18404014. ATTENTION-BASED DECODER-ONLY SEQUENCE TRANSDUCTION NEURAL NETWORKS simplified abstract (Google LLC)

From WikiPatents
Jump to navigation Jump to search

ATTENTION-BASED DECODER-ONLY SEQUENCE TRANSDUCTION NEURAL NETWORKS

Organization Name

Google LLC

Inventor(s)

Noam M. Shazeer of Palo Alto CA (US)

Lukasz Mieczyslaw Kaiser of San Francisco CA (US)

Etienne Pot of Palo Alto CA (US)

Mohammad Saleh of Santa Clara CA (US)

Ben David Goodrich of San Francisco CA (US)

Peter J. Liu of Santa Clara CA (US)

Ryan Sepassi of Beverly Hills CA (US)

ATTENTION-BASED DECODER-ONLY SEQUENCE TRANSDUCTION NEURAL NETWORKS - A simplified explanation of the abstract

This abstract first appeared for US patent application 18404014 titled 'ATTENTION-BASED DECODER-ONLY SEQUENCE TRANSDUCTION NEURAL NETWORKS

The patent application describes methods, systems, and apparatus for generating an output sequence from an input sequence using a self-attention decoder neural network.

  • Input sequences are processed at each generation time step to generate a combined sequence that includes the input sequence and previously generated output tokens.
  • The combined sequence is then processed by the neural network to generate a score distribution over possible output tokens.
  • An output token is selected based on the score distribution to be the next token in the output sequence.

Potential Applications: - Natural language processing - Machine translation - Text generation tasks

Problems Solved: - Efficient generation of output sequences from input sequences - Improved performance in sequence-to-sequence tasks

Benefits: - Enhanced accuracy in generating output sequences - Increased efficiency in processing input sequences

Commercial Applications: - AI-powered chatbots - Language translation services - Content generation tools

Questions about the technology: 1. How does the self-attention decoder neural network improve sequence generation? 2. What are the key advantages of using this method in natural language processing tasks?


Original Abstract Submitted

Methods, systems, and apparatus, including computer programs encoded on a computer storage medium, for generating an output sequence from an input sequence.
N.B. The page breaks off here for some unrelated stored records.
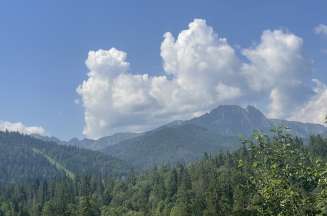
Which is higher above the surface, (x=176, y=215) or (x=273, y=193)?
(x=273, y=193)

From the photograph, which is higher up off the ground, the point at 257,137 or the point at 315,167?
the point at 257,137

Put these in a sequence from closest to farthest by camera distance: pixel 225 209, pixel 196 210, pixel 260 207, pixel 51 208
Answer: pixel 260 207
pixel 225 209
pixel 196 210
pixel 51 208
One of the methods includes, at each of a plurality of generation time steps: generating a combined sequence for the generation time step that includes the input sequence followed by the output tokens that have already been generated as of the generation time step; processing the combined sequence using a self-attention decoder neural network to generate a time step output that defines a score distribution over a set of possible output tokens; and selecting, using the time step output, an output token from the set of possible output tokens as the next output token in the output sequence.